We also found people who reported that they do not contribute because of their limited skills or knowledge. Some also mentioned that the effort and knowledge needed to become a full contributor was too high. In both cases, they prefer to work on small or peripheral issues, which do not need specific abilities and usually require low effort. Like one of them said: “lack of skills (most of the low hanging fruit is gone)”. Project maintainers noticed this, and eight participants mentioned that code/project is hard to learn was a reason why casual contributors do not become more active.

We also asked the participants their opinion about the main benefits and problems brought by the casual contributors phenomenon. The overall impression is that the benefits overcome the drawbacks brought by this phenomenon. One quote from a project maintainter shows: “Every little piece helps everyone else. We stand on the shoulders of many small giants. Problems? None”.

On the other side, the most reported problems were Time spent by the core members to review newcomers’ code (reported by 12 people) and contributions may go unmaintained (reported by 5 people).

Take away message

  1. Casual contributors can see that they are not alone, and this behavior is, in fact, rather common in OSS communities. Also, we found that 22.93% of the casual contributions changed a single line of code. Thus, a developer does not need to be shy to contribute, even though her contribution is small. Yet, this study revealed that project maintainers believe that casual contributions are a healthy way of contributing to OSS. Therefore, casual contributors can become even more motivated to do this kind of contribution.

  2. Project owners can label tasks specific for casual contributors.
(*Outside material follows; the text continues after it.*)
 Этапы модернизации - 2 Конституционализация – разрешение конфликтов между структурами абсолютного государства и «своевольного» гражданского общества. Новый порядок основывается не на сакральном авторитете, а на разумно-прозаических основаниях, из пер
Similarly, some casual contributors are more comfortable on solving low effort tasks. Thus, project owners can create specific roles for casual contributors (e.g., casual translators), which could also foster more engagement. Finally, since several projects maintainers do not have enough time to review casual contributions, they can introduce “contributions guidelines”, so that newcomers can read and get acquainted with them, therefore reducing code review effort.